It looks as though the slide was projected to a screen, which was then photographed. So there is also a vignetting, a darkening towards the edges and corners.
The dust is truly horrible. Brushing the slides and re-scanning might be easiest.
Manually removing the dust would be painfully slow. However, we can readily paint approximate areas that are
not dust.
Then we find dust automatically, and remove it. Windows BAT syntax. First, find the dust:
Code: Select all
set SRC=dirty_slide2.jpg
%IM%convert ^
%SRC% ^
( +clone ^
-blur 0x5 ^
) ^
-compose MinusDst -composite ^
-colorspace Gray ^
-threshold 5%% ^
dirty_mask.png ^
-compose Darken -composite ^
b1.png
b1.png is white where we have dust; otherwise black.

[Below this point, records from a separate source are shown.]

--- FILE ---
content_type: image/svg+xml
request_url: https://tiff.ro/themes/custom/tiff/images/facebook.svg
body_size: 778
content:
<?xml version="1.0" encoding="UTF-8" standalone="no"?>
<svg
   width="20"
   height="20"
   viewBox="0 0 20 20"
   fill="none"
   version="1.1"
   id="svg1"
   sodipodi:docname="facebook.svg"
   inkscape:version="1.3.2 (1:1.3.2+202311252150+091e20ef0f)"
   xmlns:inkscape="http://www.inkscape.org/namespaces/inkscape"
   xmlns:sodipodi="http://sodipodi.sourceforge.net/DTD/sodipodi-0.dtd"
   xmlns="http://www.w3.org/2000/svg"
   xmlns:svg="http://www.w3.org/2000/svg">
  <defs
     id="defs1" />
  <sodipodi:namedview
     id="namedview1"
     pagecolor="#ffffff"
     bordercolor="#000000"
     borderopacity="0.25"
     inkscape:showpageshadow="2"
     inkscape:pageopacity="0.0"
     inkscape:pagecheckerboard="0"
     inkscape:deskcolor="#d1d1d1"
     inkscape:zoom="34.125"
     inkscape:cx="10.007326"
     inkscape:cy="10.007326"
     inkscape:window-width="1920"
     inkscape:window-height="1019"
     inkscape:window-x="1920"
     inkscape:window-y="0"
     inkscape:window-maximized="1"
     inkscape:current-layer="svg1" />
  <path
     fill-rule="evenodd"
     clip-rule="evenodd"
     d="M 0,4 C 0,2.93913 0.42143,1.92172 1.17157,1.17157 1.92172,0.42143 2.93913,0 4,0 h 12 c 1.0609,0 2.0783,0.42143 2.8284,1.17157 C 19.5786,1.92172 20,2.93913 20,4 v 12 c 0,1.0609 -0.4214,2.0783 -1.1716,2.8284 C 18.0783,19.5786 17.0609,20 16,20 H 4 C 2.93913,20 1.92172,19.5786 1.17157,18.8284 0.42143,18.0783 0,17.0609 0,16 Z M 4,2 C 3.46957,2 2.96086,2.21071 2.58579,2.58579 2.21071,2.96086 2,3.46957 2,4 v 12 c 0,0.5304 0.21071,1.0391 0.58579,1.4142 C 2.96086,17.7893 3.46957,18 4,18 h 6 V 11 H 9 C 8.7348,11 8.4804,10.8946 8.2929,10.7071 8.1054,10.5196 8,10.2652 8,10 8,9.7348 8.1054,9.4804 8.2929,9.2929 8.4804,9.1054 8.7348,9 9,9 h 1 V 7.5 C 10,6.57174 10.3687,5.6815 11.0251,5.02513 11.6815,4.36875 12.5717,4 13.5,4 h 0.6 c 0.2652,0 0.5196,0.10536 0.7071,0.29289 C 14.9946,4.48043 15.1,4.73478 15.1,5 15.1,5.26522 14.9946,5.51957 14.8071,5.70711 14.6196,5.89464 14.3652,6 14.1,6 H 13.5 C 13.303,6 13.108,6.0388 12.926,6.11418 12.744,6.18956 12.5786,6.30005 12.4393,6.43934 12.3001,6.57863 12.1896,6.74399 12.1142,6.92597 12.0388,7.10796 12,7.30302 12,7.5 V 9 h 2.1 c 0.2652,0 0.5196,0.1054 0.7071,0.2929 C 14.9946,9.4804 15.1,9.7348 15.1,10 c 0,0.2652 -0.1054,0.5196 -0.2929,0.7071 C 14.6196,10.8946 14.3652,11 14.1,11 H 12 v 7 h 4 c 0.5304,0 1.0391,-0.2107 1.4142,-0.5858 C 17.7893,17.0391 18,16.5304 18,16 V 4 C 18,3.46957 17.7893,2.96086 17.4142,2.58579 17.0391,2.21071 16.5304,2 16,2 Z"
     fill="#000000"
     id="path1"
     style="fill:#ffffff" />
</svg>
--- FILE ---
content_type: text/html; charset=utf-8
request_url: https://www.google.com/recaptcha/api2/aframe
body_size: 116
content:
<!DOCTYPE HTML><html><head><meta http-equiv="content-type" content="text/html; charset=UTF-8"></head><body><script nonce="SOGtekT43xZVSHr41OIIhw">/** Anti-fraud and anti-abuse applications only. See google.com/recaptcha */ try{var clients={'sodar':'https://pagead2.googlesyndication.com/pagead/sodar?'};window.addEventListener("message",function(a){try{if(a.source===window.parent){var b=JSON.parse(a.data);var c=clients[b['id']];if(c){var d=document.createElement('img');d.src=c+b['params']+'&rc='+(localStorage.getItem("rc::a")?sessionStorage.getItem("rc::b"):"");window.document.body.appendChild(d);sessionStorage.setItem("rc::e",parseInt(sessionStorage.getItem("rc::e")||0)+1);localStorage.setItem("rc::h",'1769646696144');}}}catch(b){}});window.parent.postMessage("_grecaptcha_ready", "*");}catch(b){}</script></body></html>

Now we erase the dust pixels (make them transparent):
Code: Select all
%IM%convert ^
%SRC% ^
( b1.png -negate ) ^
-alpha off ^
-compose CopyOpacity -composite ^
b3.png
Now we fill in the transparency, by compositing over a blurred copy:
Code: Select all
%IM%convert ^
%SRC% -blur 0x10 ^
b3.png ^
-composite ^
b4.png
Other hole-filling methods are available; see my "Filling holes" pages.
(Result converted to JPG for the web.)
The result isn't perfect, but is a big improvement. Parameters can be tweaked.